Il faudrait aussi que la société et l'État puissent les protéger, protéger leurs proches. Le milieu échangerait alors son rôle : instruire et coordonner les luttes des milieux sociaux contre le virus et plutôt que prétendre tout porter sur ses épaules et s'enfoncer dans sa crise. Le milieu médical pourrait faire autrement avec la société plutôt que d'être de simples détaillants de l'industrie pharmaceutique mondiale. L'épidémie du coronavirus exige une mobilisation intensive du secteur de la santé, mais pas seulement. Les casernes comme milieu fermé pourraient constituer le champ d'une contamination contrôlée, ses soldats ou policiers pourraient constituer une force d'intervention et d'interposition entre les personnes vulnérables et le reste de la société. Les cités universitaires de même. Pourquoi laisser des retraités sortir de chez eux et faire la chaîne pour percevoir leur pension ? Les consignes doivent pouvoir être appliquées, les conditions d'application doivent donc être définies. Le combat de la société ne comprend pas que des civils. Policiers et militaires y ont par définition une bonne place. On pourra ainsi recueillir les informations du milieu social et des milieux de contamination surveillés, contrôler l'épidémie, permettre aux épidémiologistes de dresser une carte épidémiologique et une stratégie de combat avec les parties prenantes de l'action sanitaire. Tout cela suppose évidemment une participation active de la société[6], de la société au sens large, dans tous ses compartiments.

Faisons ici une petite expérience de pensée en partant du principe qu'on ne mobilise pas une société en lui demandant de respecter des consignes ou d'obéir à des ordres. Encore que pour lui donner des ordres en mesure d'être exécutés, il faudrait qu'elle soit organisée, qu'elle fasse corps. On la mobilise en général en la motivant. Le motif ici engagé serait celui de la dignité et de la fierté. Ceux-là peuvent accepter bien d'autres motifs. Il s'agirait de demander aux collectivités locales et régionales de s'engager dans une compétition dans la lutte contre le coronavirus, avec une coopération des différents secteurs. Il serait demandé quelles collectivités peuvent faire la preuve de la plus grande résistance à l'épidémie, lesquelles d'entre elles peuvent faire preuve d'exemplarité pour la collectivité nationale ? Quelles sont celles qui mobiliseront le mieux leurs ressources dans un tel combat ? Il n'est déjà plus là question de tout faire porter au corps des soignants et plus tard des militaires. La collectivité qui aura connu le plus de décès ne sera pas la plus fière. Celle qui aura le mieux résisté pourra servir d'exemple. Cette compétition pourrait nous livrer de bien précieuses leçons pour les réformes futures. Elle illustrerait un combat de la société contre le coronavirus qui demain inspirerait un combat contre un autre type d'épidémie. Car c'est de la solidarité sociale qu'il sera question dans cette compétition, de la capacité à faire corps aux capacités humaines et aux moyens matériels de toute la société. Quoi de plus précieux qu'une société qui a appris à combattre ensemble pour préparer des combats futurs, pour affronter les crises futures ?

> [Exploration du document]:
1. Dans l'extrait sur la lutte contre le coronavirus, quel motif serait engagé pour mobiliser la société ?
2. Reprenez l'extrait sur la lutte contre le coronavirus en rédigeant la suite après sa dernière phrase.
La liste n'est d'aucune utilité pour ce travail.

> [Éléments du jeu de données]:
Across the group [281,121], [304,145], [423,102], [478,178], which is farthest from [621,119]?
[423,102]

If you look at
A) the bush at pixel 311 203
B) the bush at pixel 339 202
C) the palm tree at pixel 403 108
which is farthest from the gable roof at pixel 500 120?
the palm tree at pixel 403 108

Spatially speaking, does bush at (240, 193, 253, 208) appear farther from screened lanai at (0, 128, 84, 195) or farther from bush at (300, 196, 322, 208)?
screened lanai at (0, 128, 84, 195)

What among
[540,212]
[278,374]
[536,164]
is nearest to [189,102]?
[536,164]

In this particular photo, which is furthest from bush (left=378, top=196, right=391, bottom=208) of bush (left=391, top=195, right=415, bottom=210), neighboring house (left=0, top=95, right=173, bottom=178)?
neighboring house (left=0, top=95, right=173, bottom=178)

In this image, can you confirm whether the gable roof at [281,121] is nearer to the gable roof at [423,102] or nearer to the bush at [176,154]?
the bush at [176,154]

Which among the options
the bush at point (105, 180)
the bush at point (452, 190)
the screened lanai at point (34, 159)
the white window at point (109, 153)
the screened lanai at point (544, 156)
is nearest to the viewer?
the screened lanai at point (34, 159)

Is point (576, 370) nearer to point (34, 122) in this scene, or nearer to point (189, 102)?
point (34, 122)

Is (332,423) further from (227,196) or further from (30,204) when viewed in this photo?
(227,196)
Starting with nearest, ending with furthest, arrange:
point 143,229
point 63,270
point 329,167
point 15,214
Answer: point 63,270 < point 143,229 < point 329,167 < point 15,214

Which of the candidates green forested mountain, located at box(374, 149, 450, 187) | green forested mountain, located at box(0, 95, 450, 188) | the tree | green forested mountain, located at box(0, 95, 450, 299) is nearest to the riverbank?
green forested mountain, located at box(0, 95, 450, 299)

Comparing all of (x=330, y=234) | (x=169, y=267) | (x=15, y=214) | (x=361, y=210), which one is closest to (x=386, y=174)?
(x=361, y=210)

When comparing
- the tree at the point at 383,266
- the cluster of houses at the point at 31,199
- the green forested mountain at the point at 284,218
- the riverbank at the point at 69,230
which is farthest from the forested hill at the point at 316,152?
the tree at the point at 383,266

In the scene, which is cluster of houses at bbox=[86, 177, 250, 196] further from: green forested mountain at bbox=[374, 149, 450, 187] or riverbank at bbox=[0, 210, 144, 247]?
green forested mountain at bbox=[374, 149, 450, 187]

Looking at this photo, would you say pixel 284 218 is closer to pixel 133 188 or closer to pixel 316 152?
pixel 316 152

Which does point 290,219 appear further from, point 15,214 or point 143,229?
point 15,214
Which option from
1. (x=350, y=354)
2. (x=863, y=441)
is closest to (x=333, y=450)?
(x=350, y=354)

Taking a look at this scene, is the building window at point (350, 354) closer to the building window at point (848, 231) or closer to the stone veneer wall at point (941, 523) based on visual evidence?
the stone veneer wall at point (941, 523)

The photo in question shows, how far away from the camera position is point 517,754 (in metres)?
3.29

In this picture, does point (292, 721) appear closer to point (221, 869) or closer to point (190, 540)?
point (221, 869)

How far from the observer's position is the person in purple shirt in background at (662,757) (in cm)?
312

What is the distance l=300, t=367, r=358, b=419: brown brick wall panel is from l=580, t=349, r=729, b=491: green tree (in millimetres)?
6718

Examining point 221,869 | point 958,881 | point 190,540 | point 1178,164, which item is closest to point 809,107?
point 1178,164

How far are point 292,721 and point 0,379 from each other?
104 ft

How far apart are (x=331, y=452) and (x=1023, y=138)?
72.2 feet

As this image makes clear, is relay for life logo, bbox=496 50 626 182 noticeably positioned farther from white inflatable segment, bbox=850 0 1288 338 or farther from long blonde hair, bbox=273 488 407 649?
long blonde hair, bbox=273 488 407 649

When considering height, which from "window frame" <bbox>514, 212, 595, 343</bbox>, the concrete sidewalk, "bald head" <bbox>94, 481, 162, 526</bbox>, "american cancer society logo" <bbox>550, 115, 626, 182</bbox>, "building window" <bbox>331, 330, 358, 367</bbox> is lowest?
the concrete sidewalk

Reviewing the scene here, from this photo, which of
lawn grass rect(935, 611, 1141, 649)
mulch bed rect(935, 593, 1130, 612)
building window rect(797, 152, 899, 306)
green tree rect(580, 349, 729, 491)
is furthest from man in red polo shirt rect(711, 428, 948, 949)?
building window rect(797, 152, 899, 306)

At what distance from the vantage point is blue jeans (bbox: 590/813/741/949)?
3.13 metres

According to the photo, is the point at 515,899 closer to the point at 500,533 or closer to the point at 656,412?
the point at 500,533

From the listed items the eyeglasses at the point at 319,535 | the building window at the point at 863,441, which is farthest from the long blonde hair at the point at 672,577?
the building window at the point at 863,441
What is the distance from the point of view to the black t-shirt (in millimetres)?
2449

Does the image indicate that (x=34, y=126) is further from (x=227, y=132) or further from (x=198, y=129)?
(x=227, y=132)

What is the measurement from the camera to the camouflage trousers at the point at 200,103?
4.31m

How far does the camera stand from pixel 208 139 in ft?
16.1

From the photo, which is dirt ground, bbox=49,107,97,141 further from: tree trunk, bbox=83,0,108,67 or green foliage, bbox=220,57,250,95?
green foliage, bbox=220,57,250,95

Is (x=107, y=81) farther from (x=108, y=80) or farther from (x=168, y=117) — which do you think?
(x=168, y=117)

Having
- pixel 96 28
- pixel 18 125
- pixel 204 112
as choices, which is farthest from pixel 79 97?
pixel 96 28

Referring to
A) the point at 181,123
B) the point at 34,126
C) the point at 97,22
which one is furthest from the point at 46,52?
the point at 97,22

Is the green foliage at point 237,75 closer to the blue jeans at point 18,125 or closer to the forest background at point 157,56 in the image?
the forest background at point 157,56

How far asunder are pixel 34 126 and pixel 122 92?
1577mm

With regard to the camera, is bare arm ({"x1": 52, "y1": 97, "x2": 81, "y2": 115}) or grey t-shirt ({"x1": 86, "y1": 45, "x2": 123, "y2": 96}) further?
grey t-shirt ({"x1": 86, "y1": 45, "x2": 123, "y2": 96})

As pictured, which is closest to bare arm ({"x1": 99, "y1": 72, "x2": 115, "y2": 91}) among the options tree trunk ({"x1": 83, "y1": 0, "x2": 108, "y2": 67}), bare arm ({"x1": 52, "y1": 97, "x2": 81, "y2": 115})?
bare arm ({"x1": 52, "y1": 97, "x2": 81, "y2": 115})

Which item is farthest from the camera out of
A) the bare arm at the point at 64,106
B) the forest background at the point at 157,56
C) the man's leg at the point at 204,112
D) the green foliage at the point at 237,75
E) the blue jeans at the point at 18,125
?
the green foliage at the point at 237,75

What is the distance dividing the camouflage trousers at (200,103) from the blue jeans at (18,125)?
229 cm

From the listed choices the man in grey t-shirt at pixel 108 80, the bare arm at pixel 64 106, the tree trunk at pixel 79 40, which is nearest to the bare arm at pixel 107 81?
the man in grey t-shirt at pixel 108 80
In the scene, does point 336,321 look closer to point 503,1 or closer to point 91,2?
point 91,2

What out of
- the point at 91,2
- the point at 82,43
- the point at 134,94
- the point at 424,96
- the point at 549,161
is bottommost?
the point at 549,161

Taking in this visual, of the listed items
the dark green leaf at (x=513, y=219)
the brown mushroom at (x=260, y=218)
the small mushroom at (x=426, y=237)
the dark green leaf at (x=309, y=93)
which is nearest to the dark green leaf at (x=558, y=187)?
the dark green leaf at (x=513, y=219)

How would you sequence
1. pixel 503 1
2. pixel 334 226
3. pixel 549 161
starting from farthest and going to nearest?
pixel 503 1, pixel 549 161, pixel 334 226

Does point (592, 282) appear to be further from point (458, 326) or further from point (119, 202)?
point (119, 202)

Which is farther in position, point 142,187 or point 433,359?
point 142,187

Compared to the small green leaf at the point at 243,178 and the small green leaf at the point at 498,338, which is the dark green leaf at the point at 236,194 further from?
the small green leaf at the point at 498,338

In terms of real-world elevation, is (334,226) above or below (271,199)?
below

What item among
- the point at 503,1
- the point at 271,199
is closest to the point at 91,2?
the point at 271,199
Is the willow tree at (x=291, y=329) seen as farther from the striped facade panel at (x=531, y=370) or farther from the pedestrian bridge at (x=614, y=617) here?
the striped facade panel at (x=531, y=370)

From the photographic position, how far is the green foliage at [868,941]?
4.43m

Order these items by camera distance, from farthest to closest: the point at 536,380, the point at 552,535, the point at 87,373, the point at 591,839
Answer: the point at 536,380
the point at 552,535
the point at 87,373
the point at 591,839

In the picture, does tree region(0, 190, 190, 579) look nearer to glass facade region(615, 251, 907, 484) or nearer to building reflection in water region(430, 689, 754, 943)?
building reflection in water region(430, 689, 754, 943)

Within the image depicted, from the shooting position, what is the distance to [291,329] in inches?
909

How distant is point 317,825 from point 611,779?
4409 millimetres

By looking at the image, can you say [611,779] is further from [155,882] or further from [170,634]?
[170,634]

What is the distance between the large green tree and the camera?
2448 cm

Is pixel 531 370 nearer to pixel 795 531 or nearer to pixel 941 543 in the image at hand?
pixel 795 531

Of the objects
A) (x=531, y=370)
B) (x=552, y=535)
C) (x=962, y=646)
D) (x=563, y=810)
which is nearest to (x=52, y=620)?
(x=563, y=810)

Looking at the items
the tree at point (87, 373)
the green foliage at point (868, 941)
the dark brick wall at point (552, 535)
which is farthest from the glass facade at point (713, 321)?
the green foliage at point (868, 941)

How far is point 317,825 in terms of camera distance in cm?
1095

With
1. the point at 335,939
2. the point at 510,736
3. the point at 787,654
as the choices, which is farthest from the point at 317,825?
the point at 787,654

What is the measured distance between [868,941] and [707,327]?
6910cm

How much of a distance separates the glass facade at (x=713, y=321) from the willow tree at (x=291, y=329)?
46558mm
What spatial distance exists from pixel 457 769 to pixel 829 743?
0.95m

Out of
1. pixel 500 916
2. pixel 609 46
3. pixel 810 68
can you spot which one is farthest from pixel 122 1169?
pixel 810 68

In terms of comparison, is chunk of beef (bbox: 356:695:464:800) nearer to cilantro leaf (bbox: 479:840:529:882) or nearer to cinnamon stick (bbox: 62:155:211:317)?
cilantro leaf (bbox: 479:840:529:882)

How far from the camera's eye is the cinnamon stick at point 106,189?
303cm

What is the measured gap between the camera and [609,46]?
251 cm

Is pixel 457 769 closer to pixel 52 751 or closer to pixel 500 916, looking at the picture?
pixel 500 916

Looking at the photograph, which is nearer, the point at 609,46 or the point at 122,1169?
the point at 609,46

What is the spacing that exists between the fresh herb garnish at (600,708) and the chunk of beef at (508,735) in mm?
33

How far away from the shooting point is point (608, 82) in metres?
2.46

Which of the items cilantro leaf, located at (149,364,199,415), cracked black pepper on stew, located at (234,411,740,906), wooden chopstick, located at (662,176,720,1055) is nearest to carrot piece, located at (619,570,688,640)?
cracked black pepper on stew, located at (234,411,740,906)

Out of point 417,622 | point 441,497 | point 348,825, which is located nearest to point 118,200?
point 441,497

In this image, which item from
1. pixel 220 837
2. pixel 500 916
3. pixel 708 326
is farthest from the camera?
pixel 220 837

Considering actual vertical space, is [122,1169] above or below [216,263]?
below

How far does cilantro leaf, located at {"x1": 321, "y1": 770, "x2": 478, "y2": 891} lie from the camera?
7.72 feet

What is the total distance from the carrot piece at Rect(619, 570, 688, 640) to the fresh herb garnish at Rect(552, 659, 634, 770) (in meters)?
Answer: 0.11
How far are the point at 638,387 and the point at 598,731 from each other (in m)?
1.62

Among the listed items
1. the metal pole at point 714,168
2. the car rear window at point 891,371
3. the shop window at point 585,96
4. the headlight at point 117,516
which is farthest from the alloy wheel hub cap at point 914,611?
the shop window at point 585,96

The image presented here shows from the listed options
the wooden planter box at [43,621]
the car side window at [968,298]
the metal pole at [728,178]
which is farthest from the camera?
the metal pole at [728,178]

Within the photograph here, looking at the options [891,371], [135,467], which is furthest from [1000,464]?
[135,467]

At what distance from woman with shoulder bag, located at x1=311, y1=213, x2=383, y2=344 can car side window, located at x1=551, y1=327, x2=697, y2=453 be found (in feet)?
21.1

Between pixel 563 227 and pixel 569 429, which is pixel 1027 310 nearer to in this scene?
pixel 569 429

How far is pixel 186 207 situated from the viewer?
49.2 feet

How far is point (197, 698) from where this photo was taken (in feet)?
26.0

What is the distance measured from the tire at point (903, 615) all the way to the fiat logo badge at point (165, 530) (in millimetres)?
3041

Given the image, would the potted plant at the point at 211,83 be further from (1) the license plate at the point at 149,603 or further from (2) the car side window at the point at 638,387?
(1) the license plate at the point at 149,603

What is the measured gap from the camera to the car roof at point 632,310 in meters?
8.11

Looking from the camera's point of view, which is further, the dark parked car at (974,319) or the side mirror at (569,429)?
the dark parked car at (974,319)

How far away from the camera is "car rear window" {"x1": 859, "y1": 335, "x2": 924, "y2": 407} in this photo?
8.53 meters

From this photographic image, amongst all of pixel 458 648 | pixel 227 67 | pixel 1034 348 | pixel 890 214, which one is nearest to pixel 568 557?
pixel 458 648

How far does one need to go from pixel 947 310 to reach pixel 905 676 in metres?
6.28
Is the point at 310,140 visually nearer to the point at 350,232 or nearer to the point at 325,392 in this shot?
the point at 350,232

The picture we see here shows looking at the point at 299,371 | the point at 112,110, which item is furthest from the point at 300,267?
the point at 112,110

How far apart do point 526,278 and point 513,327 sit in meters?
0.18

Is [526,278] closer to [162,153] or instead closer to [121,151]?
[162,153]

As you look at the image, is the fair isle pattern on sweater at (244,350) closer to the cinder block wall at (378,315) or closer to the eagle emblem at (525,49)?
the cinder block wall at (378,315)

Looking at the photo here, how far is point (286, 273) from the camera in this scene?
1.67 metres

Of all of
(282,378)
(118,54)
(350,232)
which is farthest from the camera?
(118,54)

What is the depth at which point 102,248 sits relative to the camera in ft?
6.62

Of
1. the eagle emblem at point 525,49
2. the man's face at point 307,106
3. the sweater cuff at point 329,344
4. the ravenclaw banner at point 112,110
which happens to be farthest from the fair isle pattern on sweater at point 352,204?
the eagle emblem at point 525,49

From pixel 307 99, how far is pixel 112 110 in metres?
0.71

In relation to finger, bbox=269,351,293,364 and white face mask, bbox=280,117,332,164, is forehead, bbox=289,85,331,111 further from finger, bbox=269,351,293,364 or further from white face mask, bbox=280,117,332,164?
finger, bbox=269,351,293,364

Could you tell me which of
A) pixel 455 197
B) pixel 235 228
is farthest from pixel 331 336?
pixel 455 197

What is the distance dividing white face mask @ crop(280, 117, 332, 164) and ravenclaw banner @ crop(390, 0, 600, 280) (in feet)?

> [Réponses dans l'ordre]:
1. Celui de la dignité et de la fierté.

2.
Ce peut-être là aussi l'occasion de repenser nos universités, d'en faire le lieu non pas pour enseigner la Science, mais pour y pratiquer la Recherche. Il s'agirait de les ouvrir à ceux qui ont des demandes de savoir précises ou à préciser ; ceux qui veulent savoir, apprendre du monde, pour faire ; qui font déjà, veulent faire ou mieux faire, cherchant comment fait le monde pour mieux faire ce qu'ils font ; où viennent ceux qui ont des offres à faire, qui cherchent des gens pour former et recruter, pour faire avec eux. Ouvrons les aux gens expérimentés qui ont pu faire et viennent partager leur savoir-faire, leur expérience, qui viennent dire ce que les autres peuvent attendre d'eux, le savoir qui peut les aider à mieux faire.

Pas de rupture entre étudiants et enseignants, entre demande des « étudiants » et offres des « enseignants », mais continuité graduée, mais apprentissage et recherche collective, enseignement d'un savoir-faire en train de se faire, transmission d'un fonds de savoir-faire collectif à l'appui. L'université, l'art et l'industrie partageant les équipements, les expériences. L'université ne peut pas être suréquipée et l'industrie sous-équipée et inversement. Aujourd'hui les « étudiants » ne formulent aucune demande, ils ne sont pas venus à l'université pour améliorer un savoir-faire et un revenu anticipé.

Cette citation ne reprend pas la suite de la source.